§ Problem to work on
Once the line with "Plafoniere Da Soffitto" is found in the entries below, repeat it and each following line exactly, up to and including the line with "Triple Pack Pokémon". Add no other lines.

§ Data records

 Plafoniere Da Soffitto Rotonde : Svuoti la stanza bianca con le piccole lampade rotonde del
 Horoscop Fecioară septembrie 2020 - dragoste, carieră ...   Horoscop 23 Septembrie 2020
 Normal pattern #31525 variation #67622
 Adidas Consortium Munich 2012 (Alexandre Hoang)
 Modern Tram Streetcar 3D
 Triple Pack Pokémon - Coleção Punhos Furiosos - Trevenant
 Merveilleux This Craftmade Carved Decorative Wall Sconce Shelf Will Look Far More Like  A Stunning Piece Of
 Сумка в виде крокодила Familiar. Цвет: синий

---

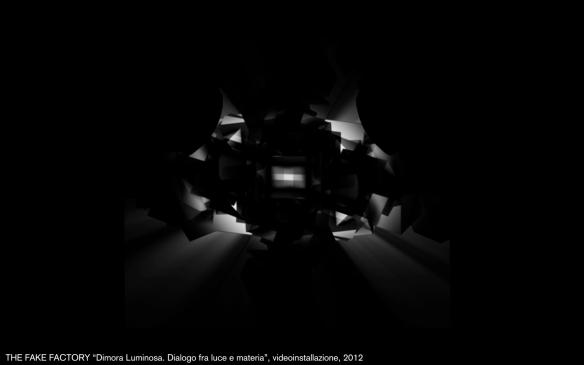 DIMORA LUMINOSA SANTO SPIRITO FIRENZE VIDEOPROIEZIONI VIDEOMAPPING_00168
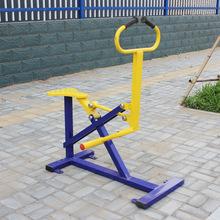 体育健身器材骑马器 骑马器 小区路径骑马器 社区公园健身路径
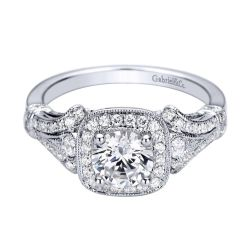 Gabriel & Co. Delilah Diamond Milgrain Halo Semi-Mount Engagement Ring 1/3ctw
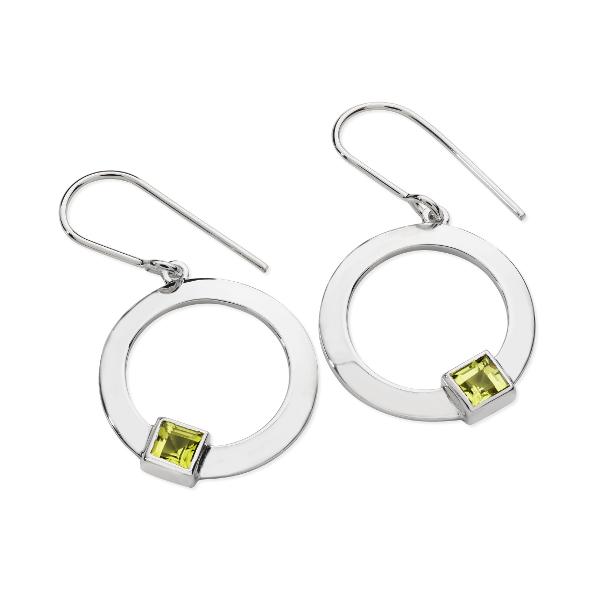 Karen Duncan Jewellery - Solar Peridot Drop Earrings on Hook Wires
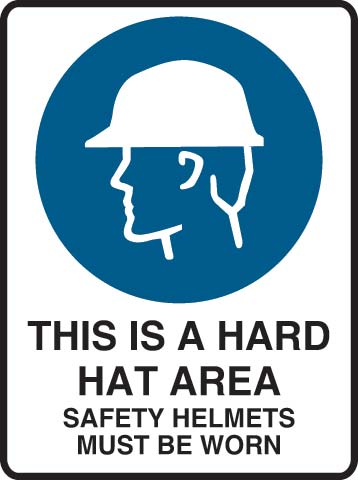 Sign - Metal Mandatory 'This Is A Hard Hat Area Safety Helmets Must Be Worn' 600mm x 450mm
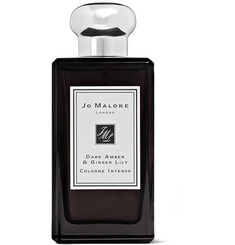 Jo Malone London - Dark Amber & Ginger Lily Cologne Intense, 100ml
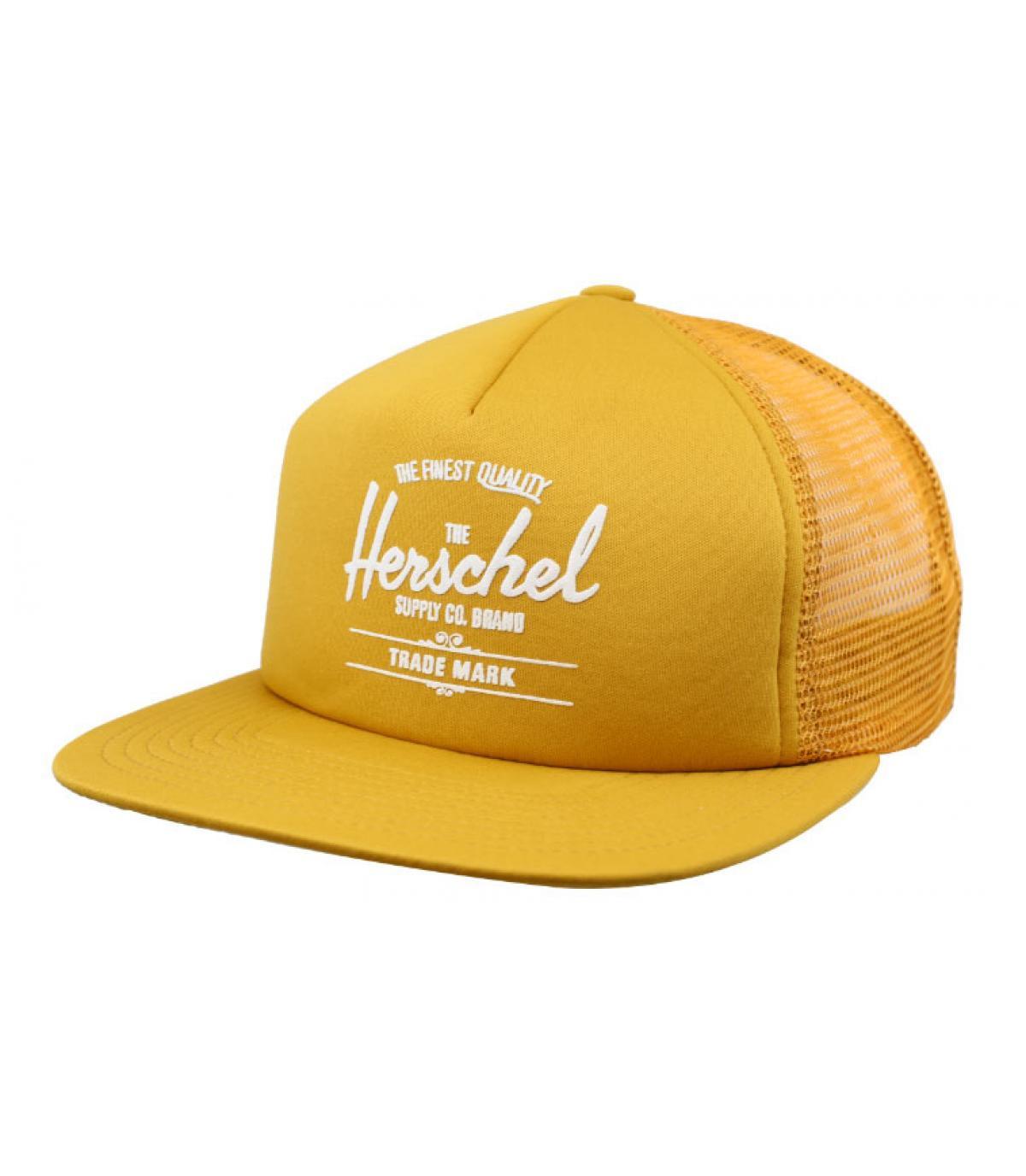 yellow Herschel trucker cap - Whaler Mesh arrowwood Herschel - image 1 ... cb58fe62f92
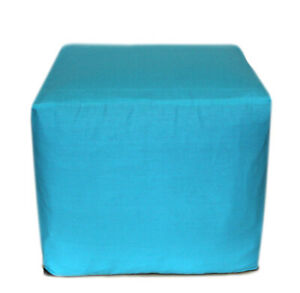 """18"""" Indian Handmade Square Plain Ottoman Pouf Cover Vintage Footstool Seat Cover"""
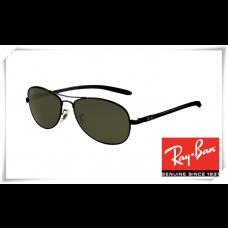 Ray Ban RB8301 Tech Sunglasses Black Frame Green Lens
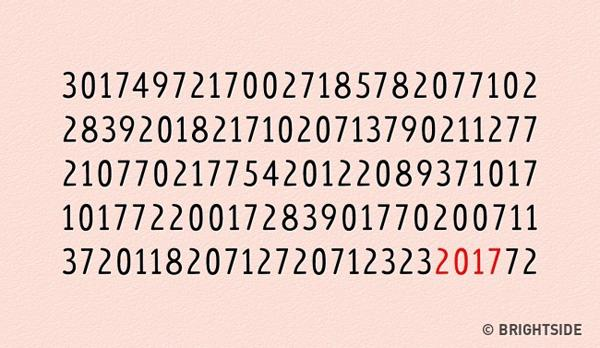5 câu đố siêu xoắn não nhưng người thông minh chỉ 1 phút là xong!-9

§ Written answer
 Plafoniere Da Soffitto Rotonde : Svuoti la stanza bianca con le piccole lampade rotonde del
 Horoscop Fecioară septembrie 2020 - dragoste, carieră ...   Horoscop 23 Septembrie 2020
 Normal pattern #31525 variation #67622
 Adidas Consortium Munich 2012 (Alexandre Hoang)
 Modern Tram Streetcar 3D
 Triple Pack Pokémon - Coleção Punhos Furiosos - Trevenant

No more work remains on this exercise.